◆ What is required:
Give the lines below again exactly, starting with the line that holds "Geburtstag Geschenke Box" and going on through the line that holds "Shark Kitchen Gadgets".

◆ Task material:
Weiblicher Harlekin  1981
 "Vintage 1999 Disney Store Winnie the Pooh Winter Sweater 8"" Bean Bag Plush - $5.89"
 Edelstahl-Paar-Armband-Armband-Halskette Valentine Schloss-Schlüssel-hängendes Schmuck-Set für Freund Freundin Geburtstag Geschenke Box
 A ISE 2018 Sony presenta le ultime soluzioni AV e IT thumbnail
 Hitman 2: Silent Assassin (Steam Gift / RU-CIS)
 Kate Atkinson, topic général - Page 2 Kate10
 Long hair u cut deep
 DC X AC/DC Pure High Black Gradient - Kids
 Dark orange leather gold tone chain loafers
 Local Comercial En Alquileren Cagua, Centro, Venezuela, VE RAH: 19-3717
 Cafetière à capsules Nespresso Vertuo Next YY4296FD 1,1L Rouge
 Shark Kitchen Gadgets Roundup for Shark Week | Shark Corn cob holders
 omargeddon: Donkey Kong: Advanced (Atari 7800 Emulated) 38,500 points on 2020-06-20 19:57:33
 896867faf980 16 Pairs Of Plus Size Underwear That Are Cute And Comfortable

◆ Task solution:
 Edelstahl-Paar-Armband-Armband-Halskette Valentine Schloss-Schlüssel-hängendes Schmuck-Set für Freund Freundin Geburtstag Geschenke Box
 A ISE 2018 Sony presenta le ultime soluzioni AV e IT thumbnail
 Hitman 2: Silent Assassin (Steam Gift / RU-CIS)
 Kate Atkinson, topic général - Page 2 Kate10
 Long hair u cut deep
 DC X AC/DC Pure High Black Gradient - Kids
 Dark orange leather gold tone chain loafers
 Local Comercial En Alquileren Cagua, Centro, Venezuela, VE RAH: 19-3717
 Cafetière à capsules Nespresso Vertuo Next YY4296FD 1,1L Rouge
 Shark Kitchen Gadgets Roundup for Shark Week | Shark Corn cob holders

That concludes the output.